Controlling collateral development: the difficult task of mimicking mother nature

Lino M. Gonçalves^a,*, Stephen E. Epstein^b and Jan J. Piek^c

^aDepartment of Cardiology, Coimbra University Hospital, 3049 Coimbra Codex, Portugal
^bCardiovascular Research Institute of the MedStar Research Institute, Washington Hospital Center, 110 Irving Street, NW, Suite 4B1, Washington DC, USA
^cHartcatheterisatie B2-109, Academisch Medisch Centrum, Meibergdreef 9, 1105 AZ Amsterdam, The Netherlands

^* Corresponding author. Tel.: +351-39-400-414; fax: +351-39-780-552 lgoncalv{at}ci.uc.pt sxe2{at}mhg.edu j.j.piek{at}amc.uva.nl

Received 7 November 2000; accepted 7 November 2000

In small animals with a relatively simple structure and organization, direct diffusion is sufficient for the transport of nutrients, gases and waste materials to and from individual cells. However, in the evolution of the higher metazoan animals, some cells become distant from the external environment, creating evolutionary pressure for selection of those with rudimentary circulatory systems [1]. Thus, large multicellular organisms developed complex, cell-lined, vascular systems, allowing transport of water, ions and nutrients to remote parts of the organism, and removal of waste products.

Complex organisms developed reliable means to control the development of the circulatory system during embryogenesis (vasculogenesis), as well as mechanisms to compensate for the loss of segments of the circulatory system. This compensation can be achieved through the formation of new collateral vessels without a media layer (angiogenesis), and through the enlargement of smaller, pre-existing, vessels into full arteries possessing a media layer (arteriogenesis). However, these natural processes of collateral development appear to be primarily mechanisms for survival, and are often inadequate for full recovery of normal vascular function. Because of this limitation, they are able to deliver normal perfusion to tissues at rest, but are unable to cope with increased metabolic demands of stress or exercise.

Currently, it is unknown when the first angiogenic molecule appeared during evolution, but some authors speculate that certain growth factors, such as fibroblast growth factors (FGFs), are contemporary with triploblast phyla and may not exist in diploblast species [2]. These growth factors are highly conserved, with more than 92% sequence identity within the core region [3], underscoring their importance throughout mammalian evolution.

Normal human hearts characteristically contain small collateral vessels, whereas hearts from patients with angina [4] and following acute myocardial infarction [5,6] typically possess much larger collateral vessels.
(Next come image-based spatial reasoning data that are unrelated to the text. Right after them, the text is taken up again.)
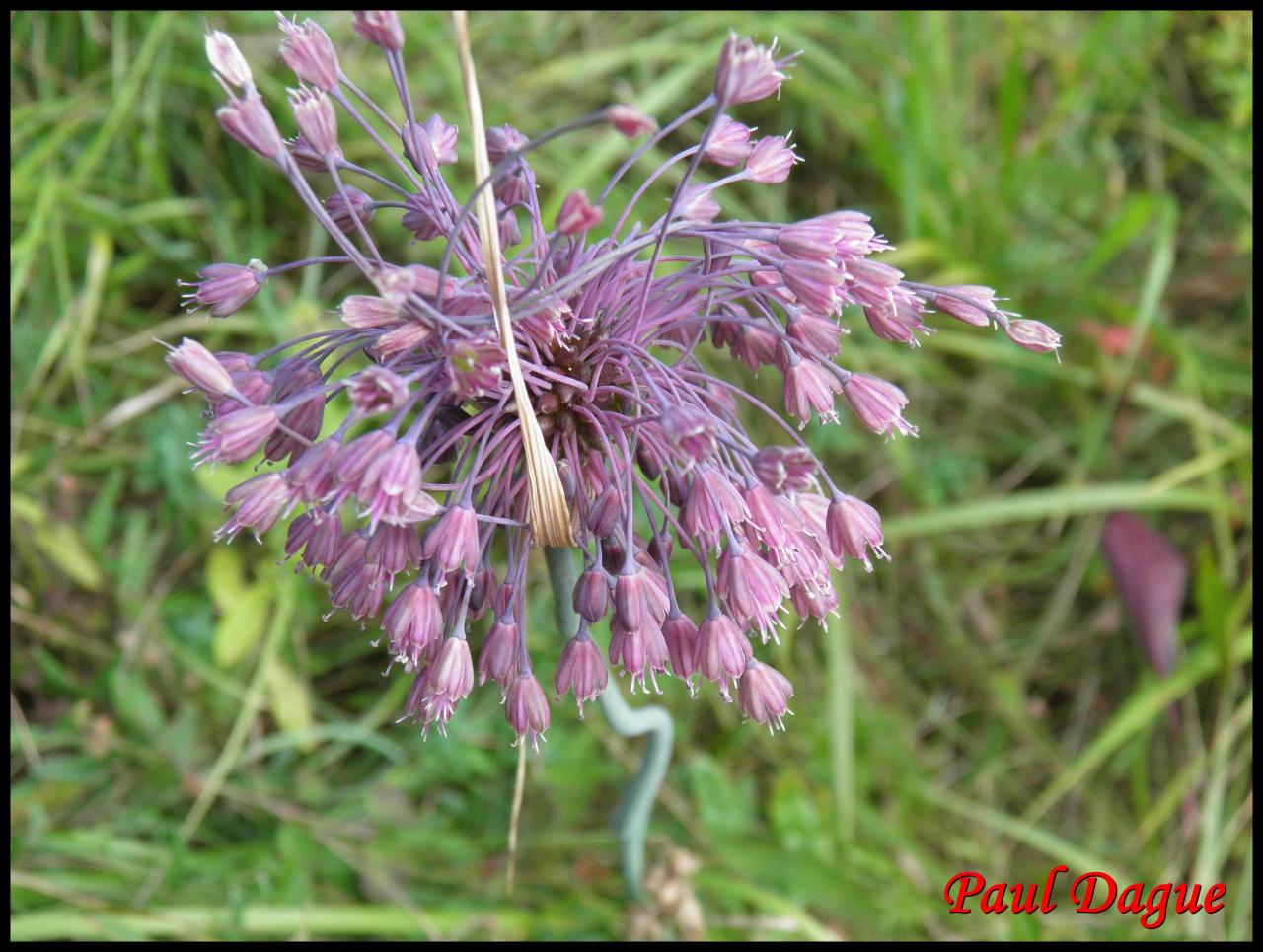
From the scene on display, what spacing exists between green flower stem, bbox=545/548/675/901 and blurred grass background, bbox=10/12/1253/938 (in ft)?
0.96

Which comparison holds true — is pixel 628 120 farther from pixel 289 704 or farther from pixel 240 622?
pixel 289 704

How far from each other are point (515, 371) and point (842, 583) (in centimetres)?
214

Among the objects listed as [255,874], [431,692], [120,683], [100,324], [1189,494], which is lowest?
[255,874]

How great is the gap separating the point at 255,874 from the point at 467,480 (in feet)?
5.81

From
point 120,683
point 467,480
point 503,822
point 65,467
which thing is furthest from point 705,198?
point 65,467

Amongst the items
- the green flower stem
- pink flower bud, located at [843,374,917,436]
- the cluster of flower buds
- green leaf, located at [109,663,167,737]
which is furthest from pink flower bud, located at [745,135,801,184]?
green leaf, located at [109,663,167,737]

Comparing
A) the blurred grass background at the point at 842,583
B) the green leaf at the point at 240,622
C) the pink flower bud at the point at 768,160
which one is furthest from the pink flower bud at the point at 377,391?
the green leaf at the point at 240,622

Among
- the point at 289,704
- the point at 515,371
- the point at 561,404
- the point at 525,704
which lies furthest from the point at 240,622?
the point at 515,371

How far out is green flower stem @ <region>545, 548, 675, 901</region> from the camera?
1.43m

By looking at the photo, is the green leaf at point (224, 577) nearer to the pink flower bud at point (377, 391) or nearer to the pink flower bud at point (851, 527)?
the pink flower bud at point (377, 391)

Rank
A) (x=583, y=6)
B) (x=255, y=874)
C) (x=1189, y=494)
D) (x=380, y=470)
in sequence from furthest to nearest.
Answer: (x=583, y=6)
(x=1189, y=494)
(x=255, y=874)
(x=380, y=470)

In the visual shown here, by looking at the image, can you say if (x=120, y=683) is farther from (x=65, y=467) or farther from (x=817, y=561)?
(x=817, y=561)

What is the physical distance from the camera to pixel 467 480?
116 cm

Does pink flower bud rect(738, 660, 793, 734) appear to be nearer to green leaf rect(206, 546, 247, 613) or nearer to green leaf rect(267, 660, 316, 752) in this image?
green leaf rect(267, 660, 316, 752)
Such collateral vessels can develop both at the epicardial and subendocardial levels [7,8]. The extent of collateral development is related both to the duration [9,10] and severity of coronary arterial narrowing [10,11]. Collateral expansion can improve myocardial perfusion in areas of ischemia, preserving myocardial viability and function even when a large epicardial coronary vessel is totally occluded [12]. In patients with an acute myocardial infarction, the adequacy of pre-existing collateral vessels influences infarct size, the volume of viable myocardium, the formation of left ventricular aneurysms, and prognosis [13–16].

If we were able to understand the complex molecular and cellular mechanisms involved in the natural process of collateral growth, we might be able to potentiate this process. Such an approach could lead to important therapeutic strategies for the management of two of the major causes of death and disability in Western countries, namely, coronary and peripheral artery disease.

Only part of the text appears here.